17 Oct 2022 10:08

Tinkoff Investments to seek Belgian license to transfer frozen client assets from sanctioned NSD

MOSCOW. Oct 17 (Interfax) - Tinkoff Investments has notified its clients that it intends to soon ask the Belgian Finance Ministry for a license that will enable it to transfer assets from Russia's National Settlement Depository (NSD), which is subject to sanctions, to other safe holding locations.

The NSD, after agreement with Euroclear and external European consultants, sent requests for general licenses to the finance ministries of Belgium and Luxembourg in September to unblock the assets of all investors not subject to sanctions and expects to receive a general permit in October.

Brokers in the Club for Protection of Investors' Rights, which includes more than 100 companies, announced plans to prepare requests for individual licenses to unfreeze assets in case the NSD does not receive a response from European regulators by November 1.

Tinkoff Investments plans to send its own request regardless in order to unfreeze assets frozen in NSD accounts at Euroclear so that its clients who have not been hit by sanctions can again access their securities and money in the form of dividends, coupons and bond redemption payments.

The company said the request to the Belgian ministry might be sent in a few weeks.

The European Union's last sanctions package said that settlements with frozen assets must be completed by January 7, 2023 if permission is granted.
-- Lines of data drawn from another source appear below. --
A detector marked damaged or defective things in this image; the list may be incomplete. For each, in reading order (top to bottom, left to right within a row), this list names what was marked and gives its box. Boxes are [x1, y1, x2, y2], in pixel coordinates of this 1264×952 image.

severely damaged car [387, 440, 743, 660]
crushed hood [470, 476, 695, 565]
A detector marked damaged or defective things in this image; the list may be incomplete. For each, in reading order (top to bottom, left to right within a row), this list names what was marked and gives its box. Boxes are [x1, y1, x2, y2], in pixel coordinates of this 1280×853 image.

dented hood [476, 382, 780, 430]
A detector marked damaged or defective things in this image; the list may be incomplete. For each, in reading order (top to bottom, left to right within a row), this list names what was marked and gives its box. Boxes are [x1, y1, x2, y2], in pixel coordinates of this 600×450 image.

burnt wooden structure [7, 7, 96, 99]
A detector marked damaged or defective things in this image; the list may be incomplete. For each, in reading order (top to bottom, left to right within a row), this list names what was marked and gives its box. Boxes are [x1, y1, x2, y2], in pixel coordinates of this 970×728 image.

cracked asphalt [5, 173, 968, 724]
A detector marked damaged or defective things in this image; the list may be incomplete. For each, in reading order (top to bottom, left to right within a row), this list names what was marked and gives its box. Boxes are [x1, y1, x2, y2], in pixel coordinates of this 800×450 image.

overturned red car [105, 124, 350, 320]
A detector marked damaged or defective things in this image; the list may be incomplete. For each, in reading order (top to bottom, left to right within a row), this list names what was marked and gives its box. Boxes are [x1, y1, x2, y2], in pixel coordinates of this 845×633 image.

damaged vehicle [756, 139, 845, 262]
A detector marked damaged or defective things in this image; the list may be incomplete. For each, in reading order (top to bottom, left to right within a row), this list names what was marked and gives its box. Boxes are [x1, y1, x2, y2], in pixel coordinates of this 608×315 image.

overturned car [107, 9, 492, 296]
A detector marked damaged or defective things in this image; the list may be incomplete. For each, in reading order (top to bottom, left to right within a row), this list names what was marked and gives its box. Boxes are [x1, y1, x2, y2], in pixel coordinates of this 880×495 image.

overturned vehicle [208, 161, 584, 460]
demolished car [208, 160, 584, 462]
Tinkoff Investments said that the individual deadline for unfreezing its clients' assets should be stated in the license.

The company said it meets all the necessary criteria set by the European regulator. The whole process will be absolutely free of charge for its clients, the company said.

The situation with Swiss francs, the freezing of which is not related to the freezing of assets in NSD accounts at Euroclear, is different because the payments of the National Clearing Center's (NCC) correspondent bank, Gazprombank (Switzerland, are not being processed by intermediary banks. Tinkoff Investments is continuing to work with the NCC to return clients' Swiss francs, the company said.

There is a possibility that frozen assets can be transferred to Tinkoff Investments from another Russian depository, but the company said it cannot guarantee that it will get a license to unfreeze these assets.